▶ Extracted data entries

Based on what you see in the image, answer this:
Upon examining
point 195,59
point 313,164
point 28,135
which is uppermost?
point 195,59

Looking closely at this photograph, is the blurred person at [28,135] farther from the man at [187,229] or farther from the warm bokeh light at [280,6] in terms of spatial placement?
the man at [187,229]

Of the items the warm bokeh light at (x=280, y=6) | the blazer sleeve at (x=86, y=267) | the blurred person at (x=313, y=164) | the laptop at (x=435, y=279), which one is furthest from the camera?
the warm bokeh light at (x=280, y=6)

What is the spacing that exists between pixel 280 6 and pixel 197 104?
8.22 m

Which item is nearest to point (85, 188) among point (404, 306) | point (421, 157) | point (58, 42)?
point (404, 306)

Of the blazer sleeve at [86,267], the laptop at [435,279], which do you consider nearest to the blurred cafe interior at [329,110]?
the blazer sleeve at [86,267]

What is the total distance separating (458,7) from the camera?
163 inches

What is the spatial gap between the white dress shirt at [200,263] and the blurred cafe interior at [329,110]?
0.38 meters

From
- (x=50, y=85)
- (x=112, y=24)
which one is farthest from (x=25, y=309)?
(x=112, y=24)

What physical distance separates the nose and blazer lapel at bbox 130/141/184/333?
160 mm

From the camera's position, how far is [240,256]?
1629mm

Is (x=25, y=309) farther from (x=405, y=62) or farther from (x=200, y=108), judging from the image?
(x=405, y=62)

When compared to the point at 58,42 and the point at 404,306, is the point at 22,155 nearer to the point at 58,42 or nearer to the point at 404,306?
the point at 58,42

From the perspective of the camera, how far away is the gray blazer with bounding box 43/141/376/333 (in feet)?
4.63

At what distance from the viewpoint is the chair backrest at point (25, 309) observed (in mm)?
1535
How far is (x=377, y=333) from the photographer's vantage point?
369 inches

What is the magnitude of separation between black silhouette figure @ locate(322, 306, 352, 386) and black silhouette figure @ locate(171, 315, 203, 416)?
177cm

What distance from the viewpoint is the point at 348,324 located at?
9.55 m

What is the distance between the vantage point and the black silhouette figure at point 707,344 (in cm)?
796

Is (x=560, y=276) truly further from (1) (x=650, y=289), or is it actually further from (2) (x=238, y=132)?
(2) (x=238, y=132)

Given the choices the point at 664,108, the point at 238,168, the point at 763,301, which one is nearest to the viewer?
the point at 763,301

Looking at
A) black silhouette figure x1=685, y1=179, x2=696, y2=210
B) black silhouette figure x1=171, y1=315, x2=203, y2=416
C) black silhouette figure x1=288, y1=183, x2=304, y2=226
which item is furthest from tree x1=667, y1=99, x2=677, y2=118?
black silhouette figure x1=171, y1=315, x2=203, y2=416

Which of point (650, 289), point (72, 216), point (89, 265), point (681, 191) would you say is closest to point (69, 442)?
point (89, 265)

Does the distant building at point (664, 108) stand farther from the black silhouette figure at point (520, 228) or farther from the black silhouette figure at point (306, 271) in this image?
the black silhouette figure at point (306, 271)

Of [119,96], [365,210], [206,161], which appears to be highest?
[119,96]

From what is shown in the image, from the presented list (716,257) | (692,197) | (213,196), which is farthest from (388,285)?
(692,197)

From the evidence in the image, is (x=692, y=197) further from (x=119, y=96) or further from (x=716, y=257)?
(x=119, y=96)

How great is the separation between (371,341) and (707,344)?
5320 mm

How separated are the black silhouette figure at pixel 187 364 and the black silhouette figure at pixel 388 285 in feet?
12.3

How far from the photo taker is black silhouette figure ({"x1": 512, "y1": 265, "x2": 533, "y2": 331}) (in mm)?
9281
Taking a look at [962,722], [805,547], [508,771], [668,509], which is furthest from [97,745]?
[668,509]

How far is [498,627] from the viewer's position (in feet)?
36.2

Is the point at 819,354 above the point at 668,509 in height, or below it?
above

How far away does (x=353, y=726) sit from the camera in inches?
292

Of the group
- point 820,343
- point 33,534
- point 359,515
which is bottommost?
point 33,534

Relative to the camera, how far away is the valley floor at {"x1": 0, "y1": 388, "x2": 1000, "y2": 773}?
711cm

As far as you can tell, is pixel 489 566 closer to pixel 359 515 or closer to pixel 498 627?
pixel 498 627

▶ Short problem
From the line containing "How far is [498,627]" down to the final line of the data, write out every line exactly; both the first and last of these belong in your answer, and nothing else does.

▶ Answer to the exercise
How far is [498,627] from the viewer's position (in feet)?
36.2

Is the point at 819,354 above the point at 668,509 in height, or below it?
above

How far away does (x=353, y=726) sit from the camera in inches?
292

Of the group
- point 820,343
- point 33,534
- point 359,515
which is bottommost?
point 33,534

Relative to the camera, how far away is the valley floor at {"x1": 0, "y1": 388, "x2": 1000, "y2": 773}?
711cm

As far as you can tell, is pixel 489 566 closer to pixel 359 515 or closer to pixel 498 627?
pixel 498 627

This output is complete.